8 Mind-Blowing Bridges

It’s possible a bridge might have been one of the first structures man has ever built. After all, it’s as easy as laying a log over the span of a ravine. This week’s list is about eight remarkable bridges.

Dog Suicide Bridge
Overtoun Bridge in West Dunbartonshire, Scotland is a gothic stone structure arching 50 feet above a small river below and over the past 50 years 50 dogs have jumped to their deaths from it. Supposedly over 600 dogs have actually jumped, which I guess indicates pretty good odds for survival from that fall… if you’re a dog. Some dogs have even jumped twice.

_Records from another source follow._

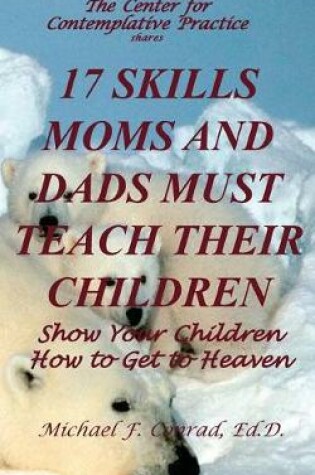 Cover of 17 Skills Moms and Dads Must Teach their Children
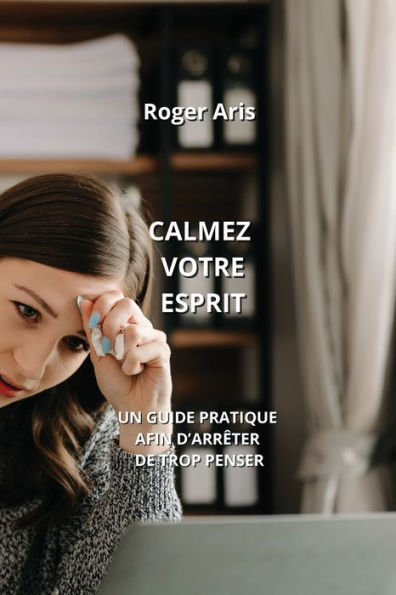 CALMEZ VOTRE ESPRIT: UN GUIDE PRATIQUE AFIN D'ARRÊTER DE TROP PENSER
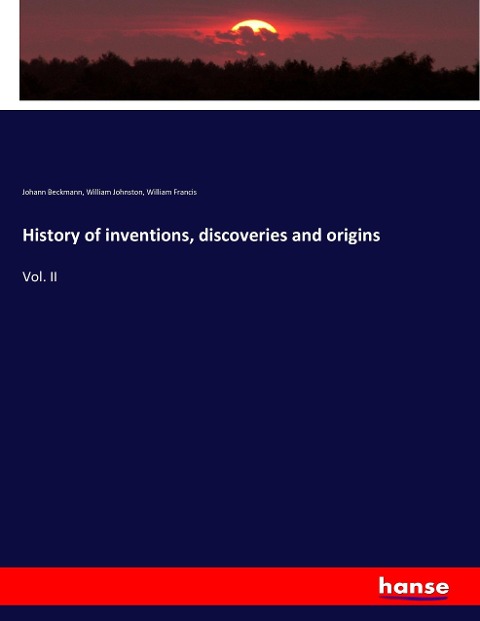 History of inventions, discoveries and origins: Vol. II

Oldest Functioning Bridge in the World
The Caravan Bridge over the river Meles in Turkey is the oldest bridge in the world that’s still in regular use. It’s a single arch stone bridge that dates back to around 850 BC. That’s 2865 years-ish! According to the U.S. Federal Highway Administration, the average designed lifespan of a bridge in the States is 50 years.

An Even OLDER Bridge
The Arkadiko Bridge in Greece is the world’s oldest bridge and dates back to the Bronze age. That’s around 1300BC when King Tut was still in charge.

Running in Circles
The Laguna Garzón Bridge in Uruguay was designed by world-renowned architect Rafael Viñoly. It’s weird circular design is intended to slow drivers down, allowing drivers and passengers to take in the scenery. It also reduces traffic noise and it’s a pretty good bet it’ll end up a popular tourist attraction

Bridge to Nowhere
Azusa California, however, can boast the actual Bridge to Nowhere. It was built in 1936 and was meant to be part of the East Fork Road project in the San Gabriel Mountains. The road was still under construction in 1938 when it was destroyed by a huge flood. After that, the project was scrapped, but the bridge is still there.

The Mount Huashan hike in China is known as the most dangerous hike in the world. It’s officially called Changkong Zhandao “Long Sky Dangerous Road”. It was first built in the 13th century for monks. Now, with the assistance of a safety harness installed in 2005, pretty much anyone is welcome to try

The Eshima Ohashi Bridge in Japan is known as “The Rollercoaster Bridge”. It spans Lake Nakaumi and was build with a high center to allow boat traffic to pass below it without the need for a drawbridge. Photos exaggerate the slope with telephoto lenses, but it’s still steep for a bridge.

China’s Bridge to Nowhere
The New Yalu River Bridge was constructed between 2011 and 2014 at a cost of about $330million. It was supposed to connect China’s Dandong with North Korea to further free trade relations between the two countries, and it was meant to handle 20,000 vehicles a day. The problem is North Korea dropped the ball on their share of the infrastructure and the four lane bridge ends very abruptly in a field in North Korea.